La política de transparencia informativa declamada con grandes aspavientos por la Corte de Justicia de Salta ha experimentado un notable retroceso en los últimos días.Desde hace cierto tiempo, los partes de prensa elaborados por la oficina especializada en temas judiciales, que depende directamente de la Corte de Justicia provincial, no consignan los nombres y apellidos de los magistrados que adoptan resoluciones, y no se han dado explicaciones por tal supresión.
Lo más grave es que la medida ha sido aplicada a los miembros de algunos tribunales, quienes, al parecer, desean permanecer en el anonimato, en contra de las normas y principios de la transparencia republicana.
En reemplazo de los nombres, los partes se limitan a citar ahora al órgano judicial (cuando se trata de un tribunal unipersonal) y el cargo que ocupan los jueces (por ejemplo, vocal 3) cuando integran un tribunal colegiado.
Esta omisión no se produce en todos los casos, pero sí en aquellos en que los jueces adoptan decisiones críticas sobre la libertad y otros derechos fundamentales de la persona, privando de este modo a los ciudadanos de un contenido esencial de la información pública, cual es el nombre de las personas que ejercen una magistratura del Estado y, por tanto, una responsabilidad pública.

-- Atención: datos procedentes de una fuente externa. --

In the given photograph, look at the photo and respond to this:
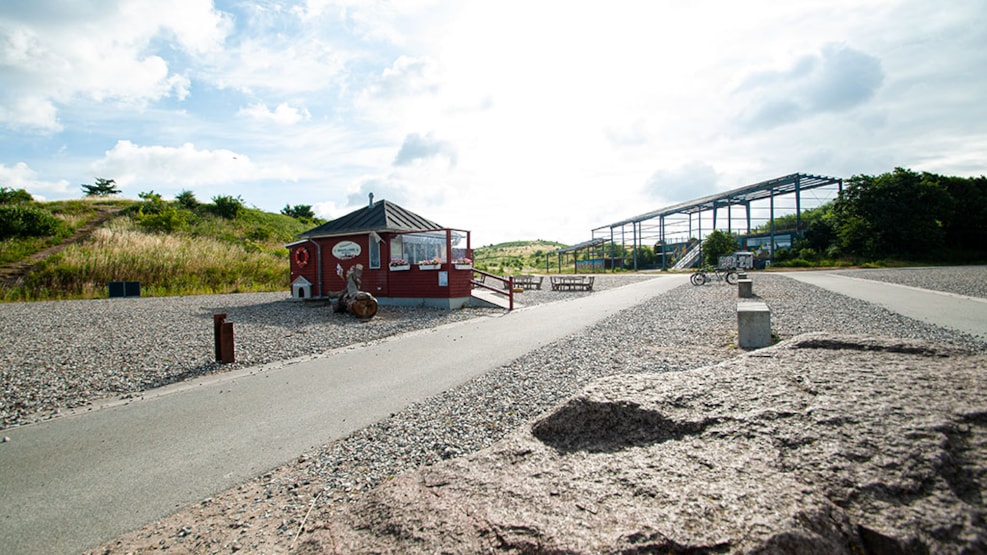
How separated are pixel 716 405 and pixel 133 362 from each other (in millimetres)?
8623

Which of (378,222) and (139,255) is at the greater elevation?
(378,222)

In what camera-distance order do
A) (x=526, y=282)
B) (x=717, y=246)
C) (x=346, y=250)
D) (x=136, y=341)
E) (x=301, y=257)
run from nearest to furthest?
(x=136, y=341) < (x=346, y=250) < (x=301, y=257) < (x=526, y=282) < (x=717, y=246)

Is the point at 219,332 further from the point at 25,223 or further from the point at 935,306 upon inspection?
the point at 25,223

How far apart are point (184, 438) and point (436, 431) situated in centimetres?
240

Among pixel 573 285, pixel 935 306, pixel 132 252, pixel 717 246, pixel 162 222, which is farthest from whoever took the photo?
pixel 717 246

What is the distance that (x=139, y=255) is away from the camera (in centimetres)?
2195

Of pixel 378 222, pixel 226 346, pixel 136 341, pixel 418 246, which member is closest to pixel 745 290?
pixel 418 246

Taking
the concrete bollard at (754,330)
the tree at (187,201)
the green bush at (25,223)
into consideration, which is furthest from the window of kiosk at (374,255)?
the tree at (187,201)

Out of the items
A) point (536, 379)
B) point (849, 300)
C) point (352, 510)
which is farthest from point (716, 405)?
point (849, 300)

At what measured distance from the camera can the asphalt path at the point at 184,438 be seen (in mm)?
3283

Los actos judiciales, como los de los demás poderes del Estado, son públicos por definición. Así como el secreto de Estado es excepcional y restringido a las materias previstas en las leyes, el secreto judicial solo se justifica por el hecho de que la publicidad puede, en limitadas ocasiones, lesionar derechos fundamentales de las personas, como su derecho a la intimidad familiar o a su propia imagen, por solo poner dos ejemplos.
Para prevenir estos efectos no deseados de la publicidad, los jueces tienen a su disposición herramientas que restringen el acceso de terceros ajenos al proceso y que, de ser utilizadas, lógicamente impedirían la difusión de los actos judiciales a través de los medios de comunicación.
Sin embargo, cuando tales restricciones no existen o no se encuentran debidamente justificadas, el derecho a la información de los ciudadanos, que es prevalente, incluye el derecho a conocer el nombre de los autores de las decisiones judiciales, cualquiera sea la gravedad o la trascendencia de estas.
Si nos encontrásemos ante un exceso de celo en materia de estilo periodístico, lo que corresponde es exhortar a las autoridades competentes a que, en vez de restringir, amplíen los límites y los contenidos de la información judicial, para que las actuaciones de este poder abandonen definitivamente el secretismo que ha imperado durante décadas.
Si, por el contrario, nos encontramos frente a jueces que piden que sus nombres no sean publicados por la prensa, lo que corresponde es identificar a esos jueces y exigirles que renuncien a sus cargos, pues ni la modestia ni el miedo justifican que se escondan de los ciudadanos y de los demás justiciables, que tienen todo el derecho no solo a conocer lo que hacen en la intimidad de sus despachos, sino también a criticar sus decisiones y exigir las responsabilidades a las que están sometidos por razón del ejercicio de su cargo.